Vero dan para pelayan yang sempat mengabaikan Bella kini beralih menatap heran padanya. Sedangkan Bella hanya terdiam di samping Marcel. Membuat Vero langsung menariknya keluar dari kamar pribadi Marcel.

"Sedang apa kamu di sini nona Isabella? Lebih baik kembali ke kamarmu. Pelayan akan segera memberikan pakaian untukmu," titah Vero. Menarik tangan Bella.

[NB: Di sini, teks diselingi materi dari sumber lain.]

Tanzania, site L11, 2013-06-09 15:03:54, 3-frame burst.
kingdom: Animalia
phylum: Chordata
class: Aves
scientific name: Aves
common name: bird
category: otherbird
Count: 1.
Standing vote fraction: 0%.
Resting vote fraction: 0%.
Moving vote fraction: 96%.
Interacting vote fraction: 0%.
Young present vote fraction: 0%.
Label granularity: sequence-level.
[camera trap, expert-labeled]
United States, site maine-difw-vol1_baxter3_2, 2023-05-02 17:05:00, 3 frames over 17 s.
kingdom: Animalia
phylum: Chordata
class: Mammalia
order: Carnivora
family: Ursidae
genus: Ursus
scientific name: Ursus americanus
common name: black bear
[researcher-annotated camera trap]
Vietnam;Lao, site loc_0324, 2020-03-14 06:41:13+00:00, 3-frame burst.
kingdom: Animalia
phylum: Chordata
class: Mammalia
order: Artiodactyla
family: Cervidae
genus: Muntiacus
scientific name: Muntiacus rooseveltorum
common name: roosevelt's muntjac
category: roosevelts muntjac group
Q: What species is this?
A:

"T-tapi aku masih mau lihat Marcel dan aku harus tau keadaannya. Biarkan aku di sana menemani dia sebentar saja," bantah Bella. Menahan tarikan tangan Vero.

"Dia tidak mengharapkan kehadiranmu nona. Lagi pula kamu tidak perlu mengkhawatirkannya!"

Vero memaksa Bella masuk kedalam kamar setelah itu menguncinya dari luar. Tapi Bella tetap berada di dekat pintu berharap mendengar sesuatu tentang keadaan Marcel. Walau yang dia dengar hanya suara langkah kaki berlalu lalang.

"Aku harap kamu baik-baik saja dan semoga kamu di berikan keselamatan." Doa tulus terucap dari bibir Isabella untuk orang yang sudah menyakitinya.

Berbeda dengan Bella, para gadis lain di ruangan mereka malah berharap agar kali ini Marcel mati saja. Mereka ingin segera terbebas dari kebiadaban Marcel. Tidak ada satu orangpun yang mendoakan keselamatannya selain Bella.

Semua orang selalu memandang Marcel sebagai orang gila yang kejam dan menyiksa siapa saja meskipun mereka tidak bersalah. Bahkan bila boleh jujur Marcel pun membenci dirinya yang sekarang yang penuh rasa dendam dan sakit.

"Aku yakin kamu pria yang baik Marcel. Aku juga tau kamu melakukan ini padaku sebagai bentuk rasa sakit atas kehilangan keluarga mu. Aku harap kamu bisa memaafkan semuanya nanti," ucap Bella lagi.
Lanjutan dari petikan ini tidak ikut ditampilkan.